Most notably, 93% of respondents agreed that the TJCA would increase the attractiveness of the US as an FDI destination. Similarly, nearly 97% of respondents believe that the TJCA would increase the global competitiveness of US businesses.

This confidence among respondents is predominantly based upon the TJCA’s reduction of corporate tax rate from 31% to 21%, according to the survey. In particular, 59% of respondents expect that the TJCA will reduce their current tax rates, while 39% believe that the new legislation will have no effect, or even raise their current tax rates.

“For years, respondents told us that one of the main goals of tax reform would be to address the high statutory US tax rate, and last year’s legislation did that,” said Marc Gerson of Miller & Chevalier.

The report also found that a majority of respondents (58%) believe “the TJCA will decrease foreign capital investment, reflecting a view that organizations will favor investment in the US over other countries”. Over 90 percent of all respondents see the new tax law as increasing the attractiveness of the U.S. for foreign direct investment.

Despite this optimism, respondents are less certain whether the TJCA will improve or harm the attractiveness of foreign investment for US businesses. According to the report, “a substantial number of respondents (45%) believe the TJCA, which included international tax changes scored to raise revenue, will make foreign investment less attractive for US businesses”.

As a result of the TJCA’s provisions, including the introduction of a low corporate tax rate, the report concludes that US businesses might prefer to invest in the US, instead of investing abroad in foreign markets.

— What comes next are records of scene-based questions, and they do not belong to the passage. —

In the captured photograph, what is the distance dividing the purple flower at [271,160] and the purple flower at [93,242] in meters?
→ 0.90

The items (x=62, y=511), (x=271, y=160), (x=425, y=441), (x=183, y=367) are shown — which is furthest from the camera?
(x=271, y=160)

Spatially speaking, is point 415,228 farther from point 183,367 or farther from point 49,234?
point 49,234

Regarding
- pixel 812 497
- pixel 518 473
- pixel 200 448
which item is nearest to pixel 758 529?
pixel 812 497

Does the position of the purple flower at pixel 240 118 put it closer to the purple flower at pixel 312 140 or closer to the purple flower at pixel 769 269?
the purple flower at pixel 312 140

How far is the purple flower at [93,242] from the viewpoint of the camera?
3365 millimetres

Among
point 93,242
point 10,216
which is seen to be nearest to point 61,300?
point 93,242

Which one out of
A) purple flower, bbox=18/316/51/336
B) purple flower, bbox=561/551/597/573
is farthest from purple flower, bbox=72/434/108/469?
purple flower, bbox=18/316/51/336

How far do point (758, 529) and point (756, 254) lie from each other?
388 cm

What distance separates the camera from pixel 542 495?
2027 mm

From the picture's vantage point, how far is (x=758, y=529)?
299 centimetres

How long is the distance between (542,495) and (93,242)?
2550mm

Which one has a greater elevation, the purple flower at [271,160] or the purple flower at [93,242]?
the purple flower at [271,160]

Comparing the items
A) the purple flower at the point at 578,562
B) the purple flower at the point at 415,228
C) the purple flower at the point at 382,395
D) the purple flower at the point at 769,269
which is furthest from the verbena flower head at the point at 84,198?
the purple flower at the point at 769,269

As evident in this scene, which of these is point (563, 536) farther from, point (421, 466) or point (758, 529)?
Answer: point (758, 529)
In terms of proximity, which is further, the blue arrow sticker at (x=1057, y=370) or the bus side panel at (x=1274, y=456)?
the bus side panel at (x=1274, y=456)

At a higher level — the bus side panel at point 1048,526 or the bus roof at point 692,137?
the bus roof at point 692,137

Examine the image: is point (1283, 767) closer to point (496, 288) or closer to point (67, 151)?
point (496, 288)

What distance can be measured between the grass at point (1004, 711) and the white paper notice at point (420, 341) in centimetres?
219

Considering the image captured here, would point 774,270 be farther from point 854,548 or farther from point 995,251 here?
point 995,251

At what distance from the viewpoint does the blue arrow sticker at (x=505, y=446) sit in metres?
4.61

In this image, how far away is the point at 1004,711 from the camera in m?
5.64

For years, the US has been the main source of global FDI, but as part of president Donald Trump’s America First vision, the US has sought to bring home outward US investments. Mr Trump has tried to deter US companies from investing abroad while offering incentives to foreign companies to set up their operations in the US.

So far, Mr Trump has sought to accomplish this goal through tax reform, deregulation, fiery pro-business rehetoric and publicly threatening companies for their “un-American” business practices. Mr Trump’s fondness for tariffs, especially those against China and other economic rivals of the US, has set a potentially dangerous precedent that will certainly test the limitations of his vision.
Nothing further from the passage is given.